The overall concentration of endogenous rabbit opticin was found to be 0.62 μg/mL (19.2 nM). Considering that the anatomical volume of the rabbit vitreous is around 1.5 mL,[15] the total opticin in the rabbit vitreous is estimated to be 0.93 μg. As the amount of injected human opticin was 40 μg, it was approximately 43 times in excess, inducing an apparent partial replacement of rabbit opticin from the collagen fibrils. This effect was reversed as the human opticin was cleared from vitreous.

Collagen fibrils impart a gel-like structure to the vitreous, and opticin was first identified bound to the surface of vitreous collagen fibrils.[1] Centrifugation collapses the vitreous gel with the collagen separating into a pellet from the then-liquid supernatant. Therefore, we separately measured the opticin in the collagen-containing pellet and supernatant to determine what proportion of the total opticin in vitreous was bound to collagen fibrils. Unexpectedly, we found that >90% of the rabbit and injected human opticin were in the supernatant and therefore not bound to the collagen fibrils. Five hours after injection of human opticin, the amount of rabbit opticin in the pellet following centrifugation was lower than normal physiological levels, but this then recovered by day 28; conversely, the amount of human opticin in the pellet was highest at 5 h after injection and lowest at day 28. These data suggest that there may have been some exchange of opticin on the surface of the collagen fibrils, but because the collagen-containing pellet did contain some noncollagenous material, this is a tentative conclusion.

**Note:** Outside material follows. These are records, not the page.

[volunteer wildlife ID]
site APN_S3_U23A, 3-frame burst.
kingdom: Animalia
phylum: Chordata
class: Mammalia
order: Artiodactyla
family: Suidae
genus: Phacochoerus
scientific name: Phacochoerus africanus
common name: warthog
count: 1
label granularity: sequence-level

The injected human opticin was cleared from the vitreous, while the concentration of rabbit opticin remained constant during the experiment. Assuming that rabbit opticin is cleared in the same way as the injected human opticin, this implied that new rabbit opticin was being synthesized during the experiment and the rate of synthesis could be calculated. When these calculations were performed a rate of synthesis of rabbit opticin was found to be 0.14 μg opticin/day. As the rabbit vitreous contains a total of approximately 0.93 μg of opticin this implies that there is a remarkable rate of turnover of opticin in the rabbit eye of 15% per day.

Opticin is synthesized by the posterior nonpigmented ciliary epithelium, and this monolayer of cells then secretes it into the vitreous.[4−6] A broadly held view is that after development, the turnover of extracellular matrix molecules is low. However, using in situ hybridization, the expression of opticin mRNA was observed in the adult human posterior nonpigmentary ciliary epithelium, demonstrating active synthesis in the adult eye.[4] It is unclear why opticin is continually secreted into the vitreous at such a high rate, but this may be important in maintaining the homeostasis of the vitreous and ensuring that is remains avascular, an essential requirement for vision.

Conclusions

We have determined a volume of distribution of 3.31 mL and half-life of 4.2 days for free human opticin in the rabbit vitreous following intravitreal injection. These values are broadly in the same range as currently available antiangiogenic biological drugs. The total concentration of endogenous opticin in the rabbit vitreous was approximately 0.62 μg/mL; it is the first time this has been quantified in any species. Interestingly, only a small fraction of the rabbit opticin was bound to vitreous collagen fibrils with most of it being present in the vitreous supernatant. The rate of rabbit opticin synthesis was estimated to be 0.14 μg/day, and remarkably, it is turned over in the vitreous at a rate of 15% per day.